[Rows from a dataset]
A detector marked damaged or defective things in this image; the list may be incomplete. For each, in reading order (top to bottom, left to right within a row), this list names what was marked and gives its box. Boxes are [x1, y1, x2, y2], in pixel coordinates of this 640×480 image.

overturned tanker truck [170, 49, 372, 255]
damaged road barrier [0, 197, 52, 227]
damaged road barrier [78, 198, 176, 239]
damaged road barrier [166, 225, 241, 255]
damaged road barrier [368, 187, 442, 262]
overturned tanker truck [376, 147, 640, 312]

*THE EXERCISE*: Arrange the records above as a two-column CSV with the header row request,answer. Write one row per record, putting its request text and its answer each in a single quoted field, and turn any line breaks into spaces.

*CORRECT ANSWER*:
request,answer
"A detector marked damaged or defective things in this image; the list may be incomplete. For each, in reading order (top to bottom, left to right within a row), this list names what was marked and gives its box. Boxes are [x1, y1, x2, y2], in pixel coordinates of this 640×480 image.","overturned tanker truck [170, 49, 372, 255] damaged road barrier [0, 197, 52, 227] damaged road barrier [78, 198, 176, 239] damaged road barrier [166, 225, 241, 255] damaged road barrier [368, 187, 442, 262] overturned tanker truck [376, 147, 640, 312]"